Arsenic is a heavy metal found in soils in Hawaii due to volcanic soils and its use as an herbicide in the early 1900s. It is also found in building materials made of sugar cane (Canec) and wood treated for termite control (CCA treated wood). Arsenic can also be found in food such as rice, meats, fish and seaweed and has also been found to be naturally occurring in well water around the world. Long-term, environmental exposure to arsenic can cause skin problems, heart problems and cancers of the skin, bladder and lungs.
Cobalt is a naturally occurring element that is essential for certain functions of the body including the generation of red blood cells. People are exposed to small amounts of cobalt in food, industrial air pollution, and many cosmetics. However, when people are exposed to excessive amounts of cobalt, it can cause problems with the blood, lungs and skin. Cobalt may also cause cancer with extreme exposures.
Copper is a chemical element and essential trace mineral that is a reddish metal which occurs naturally in rock, soil, sediment, water, and at low levels, air.
Lead is a heavy metal that is expected to be present in ash due its use in paint on houses built before 1978. Lead is particularly toxic for young children and babies in utero as it hinders the development of the brain.
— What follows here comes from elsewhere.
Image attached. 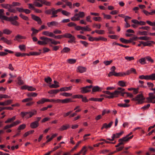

Babies and children exposed to lead have trouble with learning, school performance, attention, and other neurocognitive problems.
DOH’s ash characterization testing screened for heavy metals, polyaromatic hydrocarbons (PAHs), residual range organics, dioxins and furans, per- and polyfluorinated substances, flame retardants such as polybrominated diphenyl esters and organophosphates esters, asbestos, and organochlorine pesticides.